Hidayah Allah SWT harus terus kita upayakan. Puasa, shalat tarawih, tadarus
Al-Qur’an, zakat, infaq, sadaqah serta amalan-amalan lainnya, merupakan upaya
untuk mendapatkan hidayah. Selain itu, juga harus bisa menjauhkan diri dari perbuatan
yang mungkar. Sebab ibadah yang merupakan perwujudan dari taqwa dapat
membersihkan diri dari noda dan dosa serta dapat mengembalikan manusia kepada
fitrahnya. Sebaliknya dosa dapat menjauhkan manusia dari fitrahnya. Karenanya, fitrah juga berarti hanif, maka manusia pada
dasarnya lebih condong kepada al-haq. Sehingga manusia mempunyai kecenderungan
berbuat baik dan menjauhkan diri dari perbuatan jahat.
Sedang fitrah yang terkait dengan
agama, Tauhid menyatu dengan fitrah. Maka Rasul diutus untuk membimbing umat
manusia untuk kembali kepada tauhid yang benar dan fitrahnya itu. Karenanya,
agama Islam disebut juga sebagai agama fitrah, yaitu agama yang sesuai dengan
fitrah manusia. Kembali kepada fitrah, berarti juga kembali kepada aqidah yang
benar, “Dinullah”. Manusia sebagai
mahkluk yang sempurna, dikarunia oleh Allah akal dan iradah. Dengan akal dan
iradah manusia mempunyai kemampuan untuk membedakan dan memilih mana yang baik dan yang buruk. Manusia yang
dilengkapi dengan iradah “kehendak bebas”,
dapat berfikir kritis terhadap semua hal yang terjadi di dalam hidup dan
kehidupannya.
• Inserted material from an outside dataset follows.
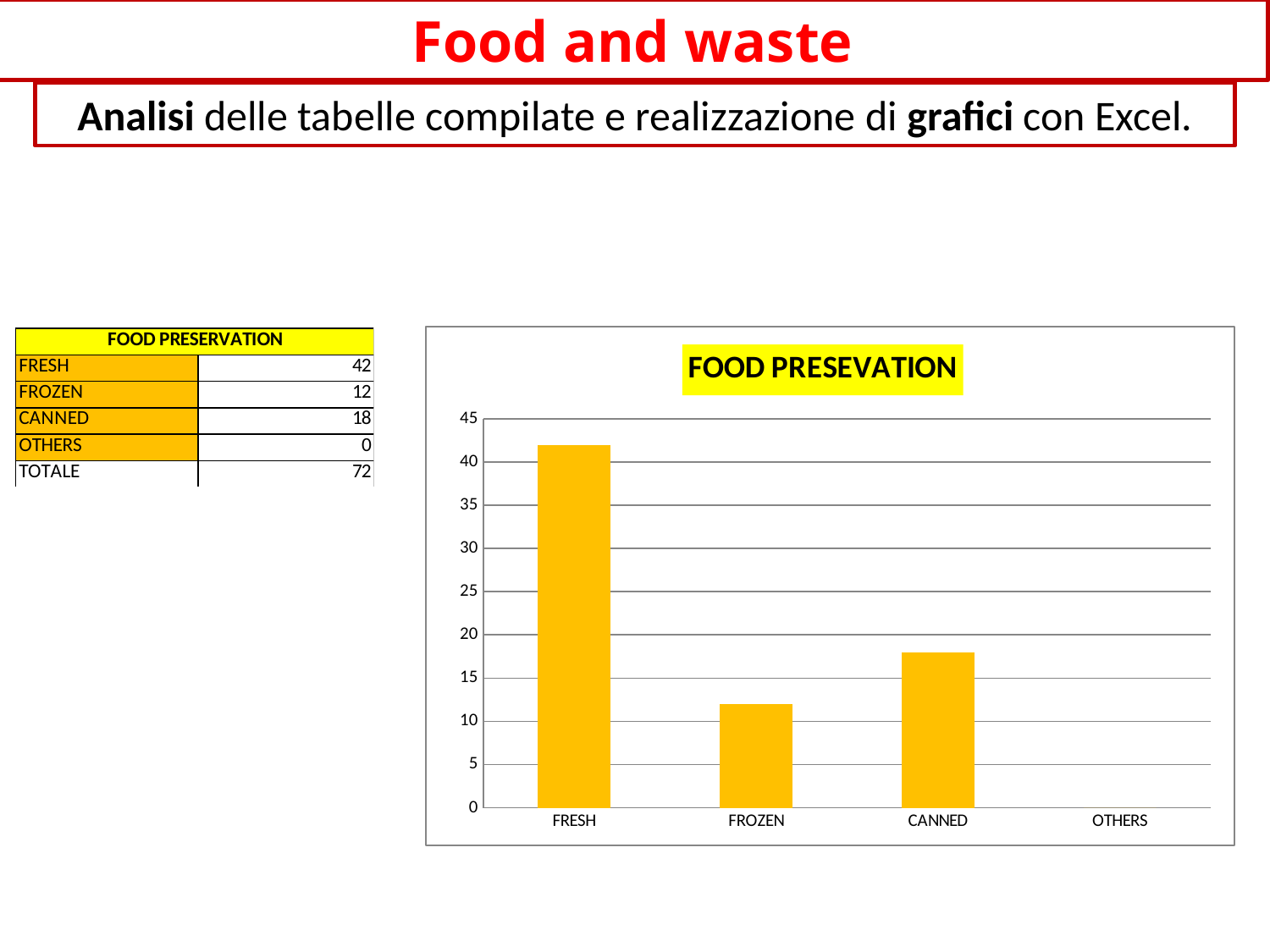
What is the title of the chart? FOOD PRESEVATION What is the value for FRESH? 42 What is the value for CANNED? 18 Which category has the lowest value in the chart? OTHERS Which is larger, the value for CANNED or the value for FROZEN? CANNED What is the value for FROZEN? 12 What is the difference between the values for FRESH and CANNED? 24 How many categories are shown on the x axis of the chart? 4 Is the value for FRESH greater or less than 40? greater What is the value for OTHERS? 0 What kind of chart is shown on the slide? bar chart Which category has the highest bar in the chart? FRESH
Sebab manusia tidak harus tunduk dengan kondisi sosial
lingkungannya. Karena apapun yang kita lakukan akan kita pertanggungjawabkan
kelak dihadapan perhitungan ilahi rabbi.
Pengaruh lingkungan memang sangat
menentukan. Sehingga anak yang semula dilahirkan dalam keadaan fitrah, setelah
dewasa bisa menyimpang jauh dari sifat dasarnya. Dengan kata lain dapat
tersesat aqidahnya, yang mestinya menjadi insan tauhid, berubah wujud menjadi
manusia yang kufur. Karena fitrah merupakan sifat universal manusia , maka
sebetulnya fitrah itu tidak bisa berubah. Akan tetapi karena unsur akal dan
iradah yang keliru didalam memilih dan mengambil keputusan, maka manusia
terjauh dari fitrahnya dan menyimpang jauh dari aqidah yang benar.
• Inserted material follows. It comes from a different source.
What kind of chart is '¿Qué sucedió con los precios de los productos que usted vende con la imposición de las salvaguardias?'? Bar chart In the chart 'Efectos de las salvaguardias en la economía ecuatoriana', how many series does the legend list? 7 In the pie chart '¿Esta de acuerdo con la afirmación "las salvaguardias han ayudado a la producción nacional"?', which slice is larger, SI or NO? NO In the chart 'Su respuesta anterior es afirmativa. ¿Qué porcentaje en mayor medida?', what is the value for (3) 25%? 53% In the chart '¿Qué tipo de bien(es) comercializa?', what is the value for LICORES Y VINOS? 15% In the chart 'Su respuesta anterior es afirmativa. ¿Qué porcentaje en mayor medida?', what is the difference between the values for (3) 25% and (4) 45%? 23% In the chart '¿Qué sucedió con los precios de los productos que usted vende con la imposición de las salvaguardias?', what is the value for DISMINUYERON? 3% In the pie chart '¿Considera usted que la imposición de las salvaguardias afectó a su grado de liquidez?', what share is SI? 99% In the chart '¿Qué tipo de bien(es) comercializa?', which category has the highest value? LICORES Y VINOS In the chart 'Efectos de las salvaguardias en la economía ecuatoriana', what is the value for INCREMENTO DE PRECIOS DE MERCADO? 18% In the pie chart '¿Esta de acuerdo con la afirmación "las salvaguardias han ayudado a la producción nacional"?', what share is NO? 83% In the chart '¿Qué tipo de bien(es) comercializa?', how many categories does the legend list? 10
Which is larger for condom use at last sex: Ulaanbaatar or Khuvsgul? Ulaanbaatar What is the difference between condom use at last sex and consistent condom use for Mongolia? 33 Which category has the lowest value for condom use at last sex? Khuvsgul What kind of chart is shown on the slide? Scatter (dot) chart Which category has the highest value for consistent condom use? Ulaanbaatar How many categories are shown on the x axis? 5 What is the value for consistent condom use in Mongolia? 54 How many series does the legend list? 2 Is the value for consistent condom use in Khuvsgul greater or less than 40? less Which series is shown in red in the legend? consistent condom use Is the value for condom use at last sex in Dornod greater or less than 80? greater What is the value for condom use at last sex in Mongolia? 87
Manusia sebagai mahkluk sosial
tidak bisa terlepas dari kehidupan sehari-hari. Ia berada ditenga-tengah
realitas sosial, yang sewaktu-waktu dapat menyeret dirinya menyimpang dari
fitrahnya. Karenanya, ia dituntut untuk mampu beradaptasi, namun tidak boleh
lebur sehingga terasing dari fitrahnya. Meski ia hidup ditengah-tengah aneka
ragam paham dan perilakunya, idiologi dan agamanya, manusia dituntut juga mampu
hidup rukun dengan penuh kedamaian, tanpa mengorbankan fitrah dan aqidahnya.
Oleh
karenanya, dalam rangka memelihara dan mengembalikan fitrah, yang telah kita
upayakan memalui ibadah Ramadhan, ada baiknya selalu kita sandarkan harapan itu
kepada Allah SWT. “Ya Allah, tolonglah kami
(menjadi hamba) yang senantiasa selalu mengingat-Mu, dan tolonglah kami
(menjadi hamba) yang senantiasa bersyukur kepada-Mu, dan tolonglah kami untuk
memperbaiki ibadah kami kepada-Mu”. Dari itulah, yakin sandaran kita akan kuat
dan tak mudah tergoyahkan. Nilai-nilai Ramadhan akan menyinnari kehidupan kita,
dengan senantiasa mengingat Allah (dzikrullah atau zikir, bersykur akan karunia
yang telah Allah berikan dan tetap beribadah dimana kita berada dan dalam
suasana yang bagaimanapun. Walahu a’lam.